One of the best way to learn about a failure is by looking at how it failed. Sometimes it is too costly to repeat the failure.In such cases Logs and Metrics will help you understand how was the system during the event. First thing after the event is to collect the logs and metrics.
Use divide and conquer approach. In the system, identify a range where the bug might be. The point where it crashed is the starting point, from there till the beginning of the system is the end point of investigation. Choose a half way and see if things look good. If things look good go towards crash. If things look bad go further away, that is next half. Do this until you find the exact issue point. Also during this search, we might find some small bugs. Fix them and restart the search, but do not get carried away and start fixing design and best practice issues.
During debugging, we are in the race to find the bug. So during that time, we either try to fail the system from good state to reproduce the issue or correct the system from failed state to find a fix. To do that, we modify the system by overwriting the variables, adding extra logic, updating inputs, etc. All these things should be done in isolation and tested to see its affect. If the change is not giving any result, then it needs to be reverted back. Do single change at a time and revert it if it is having no affect.
Keep an audit trail detailing everything - time of events, steps of the event, components in the event, how each of the components interact, what was changed and what was observed. This would help in reproducing the error, analyze the failure and find the solutions for it.
During debugging, we make lot of assumptions. These assumptions should be documented. Always keep in mind, from time to time, these assumptions should be questioned - do they still hold. Otherwise there is a chance that it might lead to wrong results/conclusions.
Apart from assumptions, there are basic fundamentals which we usually assume to be true. Again verify those basic fundamentals.
It is never fixed until you know the root cause and prove it by removing the fix to reproduce it.
When we get stuck, not knowing what is going on, it is important to get a fresh view. We can choose one of these or a combination of them -
1. Talk to Krishna about my thoughts on the issue (Rubber Duck)
2. Talk to experienced person who knows about the environment or used the product a lot.
3. Talk to an expert who knows about the subject.

* [Required actions]:
**a)** Answer these questions about the debugging passage above, answering each on its own line and marking it to match:
(i) What should be collected first after the event?
(ii) What should be done with a change that gives no result?
(iii) What two things must be done before something counts as fixed?
**b)** Identify every line in the rows below that contains the word "viewer", and copy each one. Case counts.

* [Data provided]:
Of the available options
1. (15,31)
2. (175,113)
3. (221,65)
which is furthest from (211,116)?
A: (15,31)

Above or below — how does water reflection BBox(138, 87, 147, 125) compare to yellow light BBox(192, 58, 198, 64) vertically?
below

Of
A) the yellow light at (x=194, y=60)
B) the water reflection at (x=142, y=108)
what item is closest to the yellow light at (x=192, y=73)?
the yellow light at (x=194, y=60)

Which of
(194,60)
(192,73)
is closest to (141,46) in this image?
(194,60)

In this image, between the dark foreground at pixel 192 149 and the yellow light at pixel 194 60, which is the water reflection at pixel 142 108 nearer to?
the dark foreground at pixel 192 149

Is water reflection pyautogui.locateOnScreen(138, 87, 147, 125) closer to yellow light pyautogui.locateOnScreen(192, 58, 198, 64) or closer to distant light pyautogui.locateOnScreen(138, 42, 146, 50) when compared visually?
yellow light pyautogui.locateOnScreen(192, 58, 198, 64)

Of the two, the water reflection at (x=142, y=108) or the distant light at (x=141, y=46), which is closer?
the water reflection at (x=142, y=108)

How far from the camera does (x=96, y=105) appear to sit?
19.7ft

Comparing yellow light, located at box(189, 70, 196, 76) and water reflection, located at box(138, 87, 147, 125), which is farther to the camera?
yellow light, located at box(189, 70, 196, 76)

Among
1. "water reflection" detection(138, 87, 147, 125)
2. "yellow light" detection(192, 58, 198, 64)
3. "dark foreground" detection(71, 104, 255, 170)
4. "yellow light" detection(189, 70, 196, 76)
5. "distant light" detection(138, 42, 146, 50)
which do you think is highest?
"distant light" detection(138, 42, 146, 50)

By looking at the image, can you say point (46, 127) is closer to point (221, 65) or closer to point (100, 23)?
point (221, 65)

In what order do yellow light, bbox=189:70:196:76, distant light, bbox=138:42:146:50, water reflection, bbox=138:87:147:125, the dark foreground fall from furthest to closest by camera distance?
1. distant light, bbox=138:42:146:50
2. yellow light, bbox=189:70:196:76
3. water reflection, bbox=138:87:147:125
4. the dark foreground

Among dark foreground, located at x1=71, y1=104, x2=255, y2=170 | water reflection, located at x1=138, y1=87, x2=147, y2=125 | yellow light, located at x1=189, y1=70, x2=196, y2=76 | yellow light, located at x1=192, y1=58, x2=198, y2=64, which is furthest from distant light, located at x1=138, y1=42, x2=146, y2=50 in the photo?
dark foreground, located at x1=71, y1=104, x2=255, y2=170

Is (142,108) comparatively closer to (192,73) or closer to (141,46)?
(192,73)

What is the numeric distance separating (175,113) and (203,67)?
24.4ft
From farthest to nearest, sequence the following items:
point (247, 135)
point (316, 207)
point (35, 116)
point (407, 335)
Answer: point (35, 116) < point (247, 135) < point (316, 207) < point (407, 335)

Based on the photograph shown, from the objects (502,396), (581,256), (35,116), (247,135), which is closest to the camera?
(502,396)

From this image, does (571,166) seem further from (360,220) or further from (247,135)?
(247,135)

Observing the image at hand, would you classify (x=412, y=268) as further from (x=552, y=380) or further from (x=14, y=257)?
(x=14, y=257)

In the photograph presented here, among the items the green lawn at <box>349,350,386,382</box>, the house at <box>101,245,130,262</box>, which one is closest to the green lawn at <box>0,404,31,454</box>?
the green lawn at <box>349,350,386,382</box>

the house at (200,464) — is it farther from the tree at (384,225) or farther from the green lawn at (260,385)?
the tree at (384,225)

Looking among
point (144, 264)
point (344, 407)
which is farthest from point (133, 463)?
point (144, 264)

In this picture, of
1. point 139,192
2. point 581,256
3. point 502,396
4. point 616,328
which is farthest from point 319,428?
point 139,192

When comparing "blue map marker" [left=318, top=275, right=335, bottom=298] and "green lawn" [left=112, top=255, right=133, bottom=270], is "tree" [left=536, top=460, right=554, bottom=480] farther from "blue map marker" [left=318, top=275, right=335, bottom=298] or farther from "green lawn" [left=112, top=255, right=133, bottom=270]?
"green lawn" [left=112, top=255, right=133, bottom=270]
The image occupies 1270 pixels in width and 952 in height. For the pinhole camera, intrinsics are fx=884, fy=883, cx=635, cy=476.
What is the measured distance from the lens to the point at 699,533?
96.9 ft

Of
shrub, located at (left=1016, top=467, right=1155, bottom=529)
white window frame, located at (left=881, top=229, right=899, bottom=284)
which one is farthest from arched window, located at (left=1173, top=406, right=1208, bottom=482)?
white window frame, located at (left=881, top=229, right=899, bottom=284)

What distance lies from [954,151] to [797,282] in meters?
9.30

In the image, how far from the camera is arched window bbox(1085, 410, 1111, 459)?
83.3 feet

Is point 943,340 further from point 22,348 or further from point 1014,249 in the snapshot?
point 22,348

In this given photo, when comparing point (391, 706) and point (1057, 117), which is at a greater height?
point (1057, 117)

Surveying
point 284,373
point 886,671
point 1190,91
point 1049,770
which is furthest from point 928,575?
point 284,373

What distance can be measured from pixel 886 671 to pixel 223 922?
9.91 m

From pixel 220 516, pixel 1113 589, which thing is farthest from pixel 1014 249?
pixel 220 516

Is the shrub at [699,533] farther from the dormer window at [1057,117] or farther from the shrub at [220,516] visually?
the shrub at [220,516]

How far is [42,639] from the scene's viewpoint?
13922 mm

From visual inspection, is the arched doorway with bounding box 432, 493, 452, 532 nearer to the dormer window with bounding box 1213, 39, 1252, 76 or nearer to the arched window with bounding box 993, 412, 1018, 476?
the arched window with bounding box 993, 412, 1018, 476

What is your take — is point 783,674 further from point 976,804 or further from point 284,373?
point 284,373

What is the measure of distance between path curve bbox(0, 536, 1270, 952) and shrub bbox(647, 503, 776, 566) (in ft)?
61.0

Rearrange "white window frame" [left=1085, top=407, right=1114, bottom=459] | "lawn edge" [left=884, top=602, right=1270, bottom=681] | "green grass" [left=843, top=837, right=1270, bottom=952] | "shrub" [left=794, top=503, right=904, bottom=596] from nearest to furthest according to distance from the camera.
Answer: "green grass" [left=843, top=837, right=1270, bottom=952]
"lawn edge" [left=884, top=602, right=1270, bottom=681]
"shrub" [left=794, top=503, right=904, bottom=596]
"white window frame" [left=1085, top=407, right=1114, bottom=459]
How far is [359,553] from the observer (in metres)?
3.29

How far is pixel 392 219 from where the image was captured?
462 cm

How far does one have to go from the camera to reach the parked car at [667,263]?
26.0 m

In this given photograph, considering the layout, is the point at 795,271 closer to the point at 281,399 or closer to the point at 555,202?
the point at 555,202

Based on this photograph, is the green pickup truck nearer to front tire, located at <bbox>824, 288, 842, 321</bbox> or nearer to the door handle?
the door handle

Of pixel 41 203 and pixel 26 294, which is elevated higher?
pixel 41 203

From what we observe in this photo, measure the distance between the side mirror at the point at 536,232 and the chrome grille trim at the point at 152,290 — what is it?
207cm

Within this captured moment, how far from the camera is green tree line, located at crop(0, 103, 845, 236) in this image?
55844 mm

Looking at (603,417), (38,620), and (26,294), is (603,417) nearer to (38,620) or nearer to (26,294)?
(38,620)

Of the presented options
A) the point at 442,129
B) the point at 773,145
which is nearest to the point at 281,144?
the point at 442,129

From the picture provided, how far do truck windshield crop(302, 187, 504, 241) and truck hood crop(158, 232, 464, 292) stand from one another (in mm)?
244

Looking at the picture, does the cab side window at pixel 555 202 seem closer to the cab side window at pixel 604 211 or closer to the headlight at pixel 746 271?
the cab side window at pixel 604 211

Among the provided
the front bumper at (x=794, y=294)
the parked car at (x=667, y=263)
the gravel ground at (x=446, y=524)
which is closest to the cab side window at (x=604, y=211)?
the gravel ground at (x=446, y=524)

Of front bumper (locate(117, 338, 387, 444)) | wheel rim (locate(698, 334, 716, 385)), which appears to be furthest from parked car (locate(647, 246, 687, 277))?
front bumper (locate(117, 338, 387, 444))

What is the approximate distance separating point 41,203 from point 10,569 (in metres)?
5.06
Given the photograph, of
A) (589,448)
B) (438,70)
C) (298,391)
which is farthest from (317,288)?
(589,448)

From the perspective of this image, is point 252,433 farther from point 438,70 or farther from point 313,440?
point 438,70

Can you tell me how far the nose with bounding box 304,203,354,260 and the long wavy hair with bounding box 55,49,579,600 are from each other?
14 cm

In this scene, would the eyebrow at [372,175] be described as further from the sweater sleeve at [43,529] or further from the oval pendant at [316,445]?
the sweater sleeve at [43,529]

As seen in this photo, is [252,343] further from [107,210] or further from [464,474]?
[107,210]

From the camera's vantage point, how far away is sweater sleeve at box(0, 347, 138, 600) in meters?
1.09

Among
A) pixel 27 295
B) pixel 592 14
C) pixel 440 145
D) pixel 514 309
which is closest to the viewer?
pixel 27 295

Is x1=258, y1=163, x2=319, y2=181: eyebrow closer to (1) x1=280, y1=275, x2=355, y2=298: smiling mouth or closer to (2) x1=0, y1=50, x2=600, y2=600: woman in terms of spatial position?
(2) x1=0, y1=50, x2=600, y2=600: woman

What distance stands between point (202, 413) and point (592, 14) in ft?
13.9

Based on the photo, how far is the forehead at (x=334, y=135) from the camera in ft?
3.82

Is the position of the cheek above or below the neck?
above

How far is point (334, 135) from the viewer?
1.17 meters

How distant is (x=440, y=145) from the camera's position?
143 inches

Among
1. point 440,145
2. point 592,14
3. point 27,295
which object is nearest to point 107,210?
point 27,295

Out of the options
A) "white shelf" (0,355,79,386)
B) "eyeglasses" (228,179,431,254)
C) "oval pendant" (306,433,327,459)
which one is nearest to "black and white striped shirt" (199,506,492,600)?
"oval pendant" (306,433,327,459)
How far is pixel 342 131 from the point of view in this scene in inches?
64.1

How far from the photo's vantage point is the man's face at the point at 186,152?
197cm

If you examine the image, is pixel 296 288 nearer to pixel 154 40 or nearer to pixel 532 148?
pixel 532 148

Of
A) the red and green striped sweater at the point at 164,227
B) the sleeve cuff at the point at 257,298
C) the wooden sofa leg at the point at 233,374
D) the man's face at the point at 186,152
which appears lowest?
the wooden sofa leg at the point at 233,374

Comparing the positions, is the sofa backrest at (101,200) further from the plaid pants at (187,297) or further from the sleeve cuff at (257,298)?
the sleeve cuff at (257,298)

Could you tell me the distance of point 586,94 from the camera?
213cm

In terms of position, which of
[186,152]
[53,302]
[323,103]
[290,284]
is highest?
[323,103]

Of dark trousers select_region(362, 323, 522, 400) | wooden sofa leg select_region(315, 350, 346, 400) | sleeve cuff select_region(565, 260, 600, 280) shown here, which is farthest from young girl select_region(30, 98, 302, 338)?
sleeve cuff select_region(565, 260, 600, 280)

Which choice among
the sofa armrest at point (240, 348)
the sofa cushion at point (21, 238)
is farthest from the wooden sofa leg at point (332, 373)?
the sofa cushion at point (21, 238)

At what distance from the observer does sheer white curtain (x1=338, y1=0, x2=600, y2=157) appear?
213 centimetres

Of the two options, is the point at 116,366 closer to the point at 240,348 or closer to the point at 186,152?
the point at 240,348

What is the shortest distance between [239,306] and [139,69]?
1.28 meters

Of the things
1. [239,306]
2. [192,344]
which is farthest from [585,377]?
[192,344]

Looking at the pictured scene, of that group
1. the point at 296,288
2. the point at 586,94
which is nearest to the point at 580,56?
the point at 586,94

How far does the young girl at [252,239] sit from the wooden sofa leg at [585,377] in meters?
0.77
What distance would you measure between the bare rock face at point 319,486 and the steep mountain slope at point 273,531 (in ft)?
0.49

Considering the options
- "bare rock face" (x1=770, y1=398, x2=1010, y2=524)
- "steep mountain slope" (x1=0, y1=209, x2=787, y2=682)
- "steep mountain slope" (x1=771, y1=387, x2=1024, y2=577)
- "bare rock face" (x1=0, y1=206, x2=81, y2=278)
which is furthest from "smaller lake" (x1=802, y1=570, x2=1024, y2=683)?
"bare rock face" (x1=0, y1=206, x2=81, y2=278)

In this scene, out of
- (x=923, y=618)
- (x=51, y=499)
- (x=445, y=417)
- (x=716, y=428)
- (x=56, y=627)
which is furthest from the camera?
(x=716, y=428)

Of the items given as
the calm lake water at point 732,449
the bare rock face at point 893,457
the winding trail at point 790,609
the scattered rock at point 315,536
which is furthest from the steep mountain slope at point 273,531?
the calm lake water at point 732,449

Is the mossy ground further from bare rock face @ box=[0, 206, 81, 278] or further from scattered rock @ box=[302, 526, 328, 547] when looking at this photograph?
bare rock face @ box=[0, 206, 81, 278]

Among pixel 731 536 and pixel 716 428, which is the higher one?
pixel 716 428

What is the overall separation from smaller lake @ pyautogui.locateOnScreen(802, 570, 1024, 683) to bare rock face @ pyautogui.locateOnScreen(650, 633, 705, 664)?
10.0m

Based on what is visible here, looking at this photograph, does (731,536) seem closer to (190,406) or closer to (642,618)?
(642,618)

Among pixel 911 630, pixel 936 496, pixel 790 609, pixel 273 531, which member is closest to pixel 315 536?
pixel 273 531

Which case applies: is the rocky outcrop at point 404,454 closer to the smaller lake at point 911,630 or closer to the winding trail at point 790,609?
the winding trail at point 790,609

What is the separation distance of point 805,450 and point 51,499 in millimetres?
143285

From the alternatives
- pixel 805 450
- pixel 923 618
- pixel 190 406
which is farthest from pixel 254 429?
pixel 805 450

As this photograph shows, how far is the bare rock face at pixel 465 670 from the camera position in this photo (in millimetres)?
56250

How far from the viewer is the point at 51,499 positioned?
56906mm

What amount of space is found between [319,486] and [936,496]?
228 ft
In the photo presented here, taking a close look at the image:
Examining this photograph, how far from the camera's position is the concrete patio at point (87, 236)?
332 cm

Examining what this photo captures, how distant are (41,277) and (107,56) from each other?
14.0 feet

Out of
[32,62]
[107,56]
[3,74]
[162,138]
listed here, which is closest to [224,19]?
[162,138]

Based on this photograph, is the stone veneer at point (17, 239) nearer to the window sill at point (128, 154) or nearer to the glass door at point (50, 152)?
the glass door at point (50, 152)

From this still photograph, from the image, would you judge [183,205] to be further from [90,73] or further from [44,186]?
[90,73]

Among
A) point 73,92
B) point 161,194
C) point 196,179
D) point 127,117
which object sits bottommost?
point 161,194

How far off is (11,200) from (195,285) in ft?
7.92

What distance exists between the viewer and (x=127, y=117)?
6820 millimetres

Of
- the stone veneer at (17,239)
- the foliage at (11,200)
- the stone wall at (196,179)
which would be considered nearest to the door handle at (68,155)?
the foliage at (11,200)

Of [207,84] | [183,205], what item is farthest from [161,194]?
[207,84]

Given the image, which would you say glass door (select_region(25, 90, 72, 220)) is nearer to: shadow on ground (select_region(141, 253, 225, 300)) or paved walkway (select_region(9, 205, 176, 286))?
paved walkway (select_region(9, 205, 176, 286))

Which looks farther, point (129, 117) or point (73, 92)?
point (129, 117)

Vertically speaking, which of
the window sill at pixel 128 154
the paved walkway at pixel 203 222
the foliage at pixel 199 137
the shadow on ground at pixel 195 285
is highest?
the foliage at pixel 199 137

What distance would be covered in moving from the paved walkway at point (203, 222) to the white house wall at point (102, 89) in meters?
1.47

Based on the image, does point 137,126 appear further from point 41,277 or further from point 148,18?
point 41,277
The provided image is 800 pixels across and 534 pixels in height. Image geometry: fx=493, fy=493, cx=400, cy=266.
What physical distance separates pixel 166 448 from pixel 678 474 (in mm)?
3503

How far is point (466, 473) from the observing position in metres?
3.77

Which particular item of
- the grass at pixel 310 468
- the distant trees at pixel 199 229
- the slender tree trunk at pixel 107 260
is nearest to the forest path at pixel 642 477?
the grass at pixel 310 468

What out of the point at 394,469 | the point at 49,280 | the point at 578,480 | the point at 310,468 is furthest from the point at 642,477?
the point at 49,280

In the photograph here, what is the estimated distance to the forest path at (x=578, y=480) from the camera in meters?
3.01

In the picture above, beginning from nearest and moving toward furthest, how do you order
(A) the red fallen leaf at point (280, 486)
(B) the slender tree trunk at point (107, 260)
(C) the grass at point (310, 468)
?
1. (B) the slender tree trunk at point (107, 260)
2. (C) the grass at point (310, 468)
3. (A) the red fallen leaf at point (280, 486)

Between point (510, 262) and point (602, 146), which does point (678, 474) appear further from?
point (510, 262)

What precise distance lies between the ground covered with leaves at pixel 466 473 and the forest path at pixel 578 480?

* [Solutions to the tasks]:
**a)**
(i) The logs and metrics.
(ii) It should be reverted.
(iii) You must know the root cause and prove it by removing the fix to reproduce the issue.

**b)**
which is closest to the viewer?
How far is point (334, 135) from the viewer?
How far from the viewer is the point at 51,499 positioned?
What distance exists between the viewer and (x=127, y=117)?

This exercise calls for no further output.